### PROBLEM DESCRIPTION
Convert the lines below into a Markdown table with the columns "No." and "Text": put a row number in the first column and each line in the second. Skip blank lines and leave the pictures out.

--- begin EXERCISE INPUTS ---

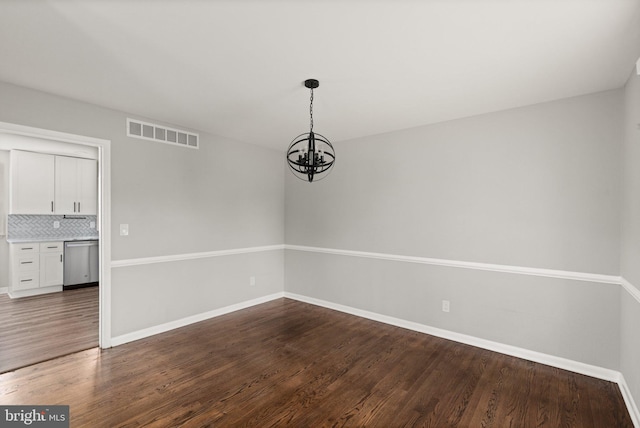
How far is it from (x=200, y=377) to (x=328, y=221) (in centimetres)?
276

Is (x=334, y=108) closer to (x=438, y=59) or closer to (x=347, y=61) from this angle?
(x=347, y=61)

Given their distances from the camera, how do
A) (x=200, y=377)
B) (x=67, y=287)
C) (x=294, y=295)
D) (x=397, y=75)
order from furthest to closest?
(x=67, y=287), (x=294, y=295), (x=200, y=377), (x=397, y=75)

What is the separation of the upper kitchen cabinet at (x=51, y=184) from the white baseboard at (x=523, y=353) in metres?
5.52

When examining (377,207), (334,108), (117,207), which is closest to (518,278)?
(377,207)

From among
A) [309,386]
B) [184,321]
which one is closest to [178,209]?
[184,321]

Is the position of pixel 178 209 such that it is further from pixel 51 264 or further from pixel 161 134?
pixel 51 264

--- end EXERCISE INPUTS ---

### FULL ANSWER
| No. | Text |
|---|---|
| 1 | How far is it from (x=200, y=377) to (x=328, y=221) (in centimetres)? |
| 2 | 276 |
| 3 | Is (x=334, y=108) closer to (x=438, y=59) or closer to (x=347, y=61) from this angle? |
| 4 | (x=347, y=61) |
| 5 | Given their distances from the camera, how do |
| 6 | A) (x=200, y=377) |
| 7 | B) (x=67, y=287) |
| 8 | C) (x=294, y=295) |
| 9 | D) (x=397, y=75) |
| 10 | order from furthest to closest? |
| 11 | (x=67, y=287), (x=294, y=295), (x=200, y=377), (x=397, y=75) |
| 12 | What is the separation of the upper kitchen cabinet at (x=51, y=184) from the white baseboard at (x=523, y=353) in metres? |
| 13 | 5.52 |
| 14 | When examining (377,207), (334,108), (117,207), which is closest to (518,278)? |
| 15 | (377,207) |
| 16 | From among |
| 17 | A) [309,386] |
| 18 | B) [184,321] |
| 19 | which one is closest to [178,209]? |
| 20 | [184,321] |
| 21 | Is the position of pixel 178 209 such that it is further from pixel 51 264 or further from pixel 161 134? |
| 22 | pixel 51 264 |